* WHAT TO WORK ON: Return, exactly as written, every line from the first line of the data below through the line that contains "family: Phalangeridae".

ENTRIES SHOWN: Begin

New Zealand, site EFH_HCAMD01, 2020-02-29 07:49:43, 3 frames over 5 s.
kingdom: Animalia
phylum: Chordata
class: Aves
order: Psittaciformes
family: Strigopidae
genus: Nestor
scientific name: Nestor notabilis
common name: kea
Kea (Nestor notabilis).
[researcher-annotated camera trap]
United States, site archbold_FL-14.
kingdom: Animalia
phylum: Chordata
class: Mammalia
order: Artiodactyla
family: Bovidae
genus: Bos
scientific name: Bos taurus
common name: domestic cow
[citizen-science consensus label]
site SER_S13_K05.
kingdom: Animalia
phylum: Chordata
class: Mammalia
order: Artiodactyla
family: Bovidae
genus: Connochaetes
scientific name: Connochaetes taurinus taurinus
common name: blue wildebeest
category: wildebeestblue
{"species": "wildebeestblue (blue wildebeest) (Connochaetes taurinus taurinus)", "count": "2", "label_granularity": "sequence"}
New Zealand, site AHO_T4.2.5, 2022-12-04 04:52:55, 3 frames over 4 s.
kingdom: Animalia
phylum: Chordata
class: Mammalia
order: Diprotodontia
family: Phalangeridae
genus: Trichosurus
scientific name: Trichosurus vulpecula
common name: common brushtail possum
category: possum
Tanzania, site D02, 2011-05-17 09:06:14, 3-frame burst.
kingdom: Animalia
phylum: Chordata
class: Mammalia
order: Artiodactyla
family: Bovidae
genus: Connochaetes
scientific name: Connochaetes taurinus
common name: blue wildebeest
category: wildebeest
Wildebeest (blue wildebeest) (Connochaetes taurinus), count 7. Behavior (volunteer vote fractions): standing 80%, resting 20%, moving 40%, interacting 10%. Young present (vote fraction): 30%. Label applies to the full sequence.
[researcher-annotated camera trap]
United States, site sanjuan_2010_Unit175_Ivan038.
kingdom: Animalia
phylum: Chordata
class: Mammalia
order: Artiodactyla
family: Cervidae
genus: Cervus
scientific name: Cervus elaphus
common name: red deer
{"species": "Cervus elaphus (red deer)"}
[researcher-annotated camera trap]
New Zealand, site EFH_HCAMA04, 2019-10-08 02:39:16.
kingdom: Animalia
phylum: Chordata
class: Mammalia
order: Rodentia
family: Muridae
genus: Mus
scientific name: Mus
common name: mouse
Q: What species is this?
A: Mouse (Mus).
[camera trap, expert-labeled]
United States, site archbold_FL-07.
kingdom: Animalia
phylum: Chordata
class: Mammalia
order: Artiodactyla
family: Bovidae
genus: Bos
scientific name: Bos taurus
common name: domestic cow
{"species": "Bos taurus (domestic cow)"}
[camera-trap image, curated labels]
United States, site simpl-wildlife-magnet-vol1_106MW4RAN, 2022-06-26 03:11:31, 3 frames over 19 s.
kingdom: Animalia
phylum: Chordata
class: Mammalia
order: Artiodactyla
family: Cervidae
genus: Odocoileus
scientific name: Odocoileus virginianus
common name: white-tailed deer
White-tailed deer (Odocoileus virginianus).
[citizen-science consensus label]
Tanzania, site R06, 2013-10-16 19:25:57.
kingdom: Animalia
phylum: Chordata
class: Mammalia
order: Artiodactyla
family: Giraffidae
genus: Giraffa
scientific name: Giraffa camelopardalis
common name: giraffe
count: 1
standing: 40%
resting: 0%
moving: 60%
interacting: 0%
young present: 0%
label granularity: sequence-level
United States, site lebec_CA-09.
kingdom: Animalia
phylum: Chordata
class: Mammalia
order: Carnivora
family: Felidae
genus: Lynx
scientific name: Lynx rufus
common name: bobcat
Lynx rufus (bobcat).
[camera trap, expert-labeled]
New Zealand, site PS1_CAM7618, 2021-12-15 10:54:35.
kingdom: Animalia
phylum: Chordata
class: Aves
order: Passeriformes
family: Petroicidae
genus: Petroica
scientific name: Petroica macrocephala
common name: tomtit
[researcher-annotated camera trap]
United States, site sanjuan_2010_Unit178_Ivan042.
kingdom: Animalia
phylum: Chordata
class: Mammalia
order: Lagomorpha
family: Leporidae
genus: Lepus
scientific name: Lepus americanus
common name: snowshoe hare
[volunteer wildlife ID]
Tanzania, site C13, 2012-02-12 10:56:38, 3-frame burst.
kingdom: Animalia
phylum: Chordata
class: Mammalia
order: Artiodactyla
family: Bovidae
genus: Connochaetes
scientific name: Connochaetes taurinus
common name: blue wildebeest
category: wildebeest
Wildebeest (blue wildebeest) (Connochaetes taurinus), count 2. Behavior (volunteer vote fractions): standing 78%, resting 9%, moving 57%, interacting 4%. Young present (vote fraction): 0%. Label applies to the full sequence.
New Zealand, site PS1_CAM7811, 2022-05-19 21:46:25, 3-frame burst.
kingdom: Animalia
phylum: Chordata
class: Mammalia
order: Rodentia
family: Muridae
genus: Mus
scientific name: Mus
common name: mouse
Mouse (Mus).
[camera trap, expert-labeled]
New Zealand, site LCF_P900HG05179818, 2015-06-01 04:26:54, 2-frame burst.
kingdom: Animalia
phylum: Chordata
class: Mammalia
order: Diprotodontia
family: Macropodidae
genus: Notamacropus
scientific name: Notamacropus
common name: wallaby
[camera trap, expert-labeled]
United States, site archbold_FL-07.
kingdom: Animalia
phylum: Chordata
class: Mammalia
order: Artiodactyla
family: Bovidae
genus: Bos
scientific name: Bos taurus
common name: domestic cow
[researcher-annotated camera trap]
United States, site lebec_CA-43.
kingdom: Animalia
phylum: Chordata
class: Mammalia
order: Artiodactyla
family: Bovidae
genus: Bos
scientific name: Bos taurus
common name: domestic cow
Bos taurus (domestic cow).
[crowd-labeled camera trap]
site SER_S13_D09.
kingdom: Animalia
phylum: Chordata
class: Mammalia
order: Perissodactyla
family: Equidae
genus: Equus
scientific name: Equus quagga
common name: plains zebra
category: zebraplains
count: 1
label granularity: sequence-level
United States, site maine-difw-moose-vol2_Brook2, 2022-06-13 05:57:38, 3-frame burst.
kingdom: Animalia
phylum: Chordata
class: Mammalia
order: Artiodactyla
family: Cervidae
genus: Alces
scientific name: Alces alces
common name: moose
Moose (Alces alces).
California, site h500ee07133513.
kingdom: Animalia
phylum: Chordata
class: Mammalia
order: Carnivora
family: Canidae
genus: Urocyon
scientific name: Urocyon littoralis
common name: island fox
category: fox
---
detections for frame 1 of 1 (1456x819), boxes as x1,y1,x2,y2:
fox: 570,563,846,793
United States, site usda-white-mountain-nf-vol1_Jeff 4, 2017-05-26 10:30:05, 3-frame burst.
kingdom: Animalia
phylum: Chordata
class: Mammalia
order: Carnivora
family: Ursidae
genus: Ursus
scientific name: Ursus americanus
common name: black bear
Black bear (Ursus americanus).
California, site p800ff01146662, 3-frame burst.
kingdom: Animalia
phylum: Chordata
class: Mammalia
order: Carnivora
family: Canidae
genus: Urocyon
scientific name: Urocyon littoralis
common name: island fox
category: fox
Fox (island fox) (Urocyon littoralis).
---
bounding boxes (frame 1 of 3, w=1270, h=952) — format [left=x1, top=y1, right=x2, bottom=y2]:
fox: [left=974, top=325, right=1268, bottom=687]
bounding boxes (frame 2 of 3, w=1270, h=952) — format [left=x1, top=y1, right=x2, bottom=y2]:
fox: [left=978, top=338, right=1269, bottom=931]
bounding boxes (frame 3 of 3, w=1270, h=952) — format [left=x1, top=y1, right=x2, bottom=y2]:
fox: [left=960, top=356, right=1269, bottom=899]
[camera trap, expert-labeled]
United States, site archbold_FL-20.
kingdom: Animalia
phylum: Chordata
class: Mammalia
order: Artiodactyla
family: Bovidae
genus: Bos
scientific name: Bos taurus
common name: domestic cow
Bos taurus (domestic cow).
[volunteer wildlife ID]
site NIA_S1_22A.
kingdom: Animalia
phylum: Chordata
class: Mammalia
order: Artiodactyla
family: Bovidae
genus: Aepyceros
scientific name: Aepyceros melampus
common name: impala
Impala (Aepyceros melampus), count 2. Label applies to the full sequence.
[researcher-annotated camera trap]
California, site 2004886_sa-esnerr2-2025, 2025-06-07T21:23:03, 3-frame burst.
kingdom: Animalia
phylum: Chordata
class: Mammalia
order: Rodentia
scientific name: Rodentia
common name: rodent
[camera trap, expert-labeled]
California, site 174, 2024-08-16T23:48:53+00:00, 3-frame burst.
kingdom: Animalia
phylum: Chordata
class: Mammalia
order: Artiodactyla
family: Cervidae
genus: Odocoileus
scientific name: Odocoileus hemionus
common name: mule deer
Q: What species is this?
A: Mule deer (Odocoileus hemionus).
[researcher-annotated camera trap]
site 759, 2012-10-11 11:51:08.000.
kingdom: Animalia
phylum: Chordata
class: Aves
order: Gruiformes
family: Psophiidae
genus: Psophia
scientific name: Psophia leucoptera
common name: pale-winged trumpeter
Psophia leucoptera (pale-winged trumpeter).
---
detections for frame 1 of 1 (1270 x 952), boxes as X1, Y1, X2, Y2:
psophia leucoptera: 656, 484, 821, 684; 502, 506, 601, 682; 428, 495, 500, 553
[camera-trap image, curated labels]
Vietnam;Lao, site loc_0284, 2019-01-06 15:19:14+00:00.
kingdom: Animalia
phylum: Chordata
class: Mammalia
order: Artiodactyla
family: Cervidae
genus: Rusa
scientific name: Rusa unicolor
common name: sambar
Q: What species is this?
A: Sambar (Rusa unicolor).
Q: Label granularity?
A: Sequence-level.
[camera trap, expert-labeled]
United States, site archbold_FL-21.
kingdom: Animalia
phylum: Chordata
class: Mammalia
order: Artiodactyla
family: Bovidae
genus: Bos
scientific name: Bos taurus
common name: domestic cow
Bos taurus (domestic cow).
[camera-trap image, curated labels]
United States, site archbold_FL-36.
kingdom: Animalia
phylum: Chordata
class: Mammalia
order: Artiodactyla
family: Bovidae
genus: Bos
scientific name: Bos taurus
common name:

ENTRIES SHOWN: End

* RESPONSE AREA:
New Zealand, site EFH_HCAMD01, 2020-02-29 07:49:43, 3 frames over 5 s.
kingdom: Animalia
phylum: Chordata
class: Aves
order: Psittaciformes
family: Strigopidae
genus: Nestor
scientific name: Nestor notabilis
common name: kea
Kea (Nestor notabilis).
[researcher-annotated camera trap]
United States, site archbold_FL-14.
kingdom: Animalia
phylum: Chordata
class: Mammalia
order: Artiodactyla
family: Bovidae
genus: Bos
scientific name: Bos taurus
common name: domestic cow
[citizen-science consensus label]
site SER_S13_K05.
kingdom: Animalia
phylum: Chordata
class: Mammalia
order: Artiodactyla
family: Bovidae
genus: Connochaetes
scientific name: Connochaetes taurinus taurinus
common name: blue wildebeest
category: wildebeestblue
{"species": "wildebeestblue (blue wildebeest) (Connochaetes taurinus taurinus)", "count": "2", "label_granularity": "sequence"}
New Zealand, site AHO_T4.2.5, 2022-12-04 04:52:55, 3 frames over 4 s.
kingdom: Animalia
phylum: Chordata
class: Mammalia
order: Diprotodontia
family: Phalangeridae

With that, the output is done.